As the lump sum payment of interest is not an 'eligible lump sum'', this payment is not eligible for the LSPIA tax offset.

Other relevant comments

'Eligible income' for the purposes of the LSPIA tax offset is defined in subsection 159ZR(1) of the ITAA 1936, and includes superannuation income streams and annuities (as covered by section 12-80 in Schedule 1 to the Taxation Administration Act 1953).

The term 'superannuation income stream' is defined in subsection 995-1 of the Income Tax Assessment Act 1997 (ITAA 1997) as having the meaning given by section 307-70 of the ITAA 1997. Subsection 307-70(2) states that a superannuation income stream has the meaning given by the regulations.

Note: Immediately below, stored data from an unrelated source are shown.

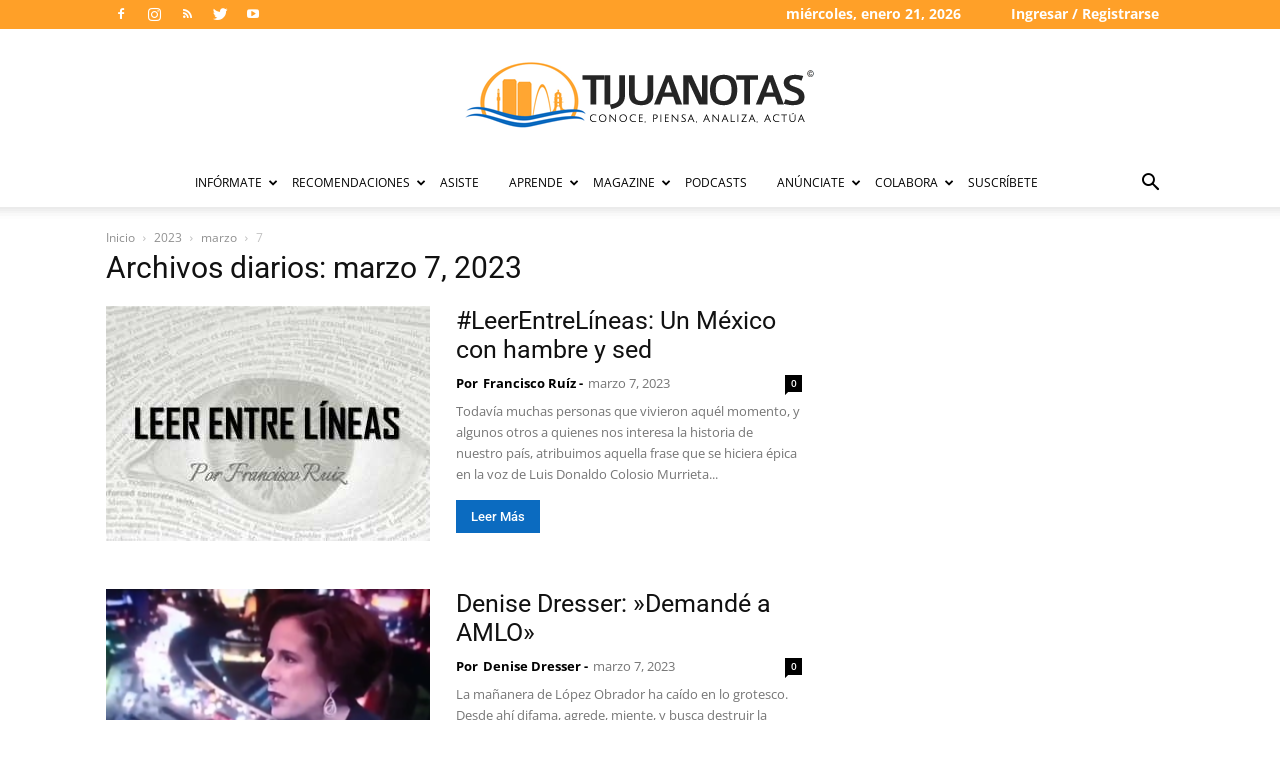

--- FILE ---
content_type: application/javascript; charset=utf-8
request_url: https://fundingchoicesmessages.google.com/f/AGSKWxW5UHVHeyTsAim5P7-4moX9jqLn3EYYbxQcpykzGTK-q-RCDbY1U87U1miwr1F-BpRd_P_yS7K2CRQ6OL1bFRUBIQR3LHkcccpzruFqP3_aR8hdR5yaSWYTxHMzxZuZvbkdyhD_CYOrMY1EtAG5Hyi4wwhTO5mVJSabRvReCZlWGHfd_8KPpadCVKEW/__adverts//adsvariables./ad_728.?ad_ids=/blogads2_
body_size: -1291
content:
window['04056020-b9c0-4f00-b7c2-852df3e20272'] = true;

Regulation 995-1.01(1) of the Income Tax Assessment Regulations 1997 states that:

Superannuation income stream means:

(a) an income stream that is taken to be:

(i) an annuity for the purposes of the SIS Act in accordance with subregulation 1.05(1) of the SIS Regulations; or

(ii) a pension for the purposes of the SIS Act in accordance with subregulation 1.06(1) of the SIS Regulations; or

(iii) a pension for the purposes of the RSA Act in accordance with regulation 1.07 of the RSA Regulations; or

(b) an income stream that:

(i) is an annuity or pension within the meaning of the SIS Act; and

(ii) commenced before 20 September 2007.

Therefore, even though the spouse reversionary pension from the Fund has a pension commencement date of over 30 years ago (refer to the private ruling application), it would still be a superannuation income stream as defined above.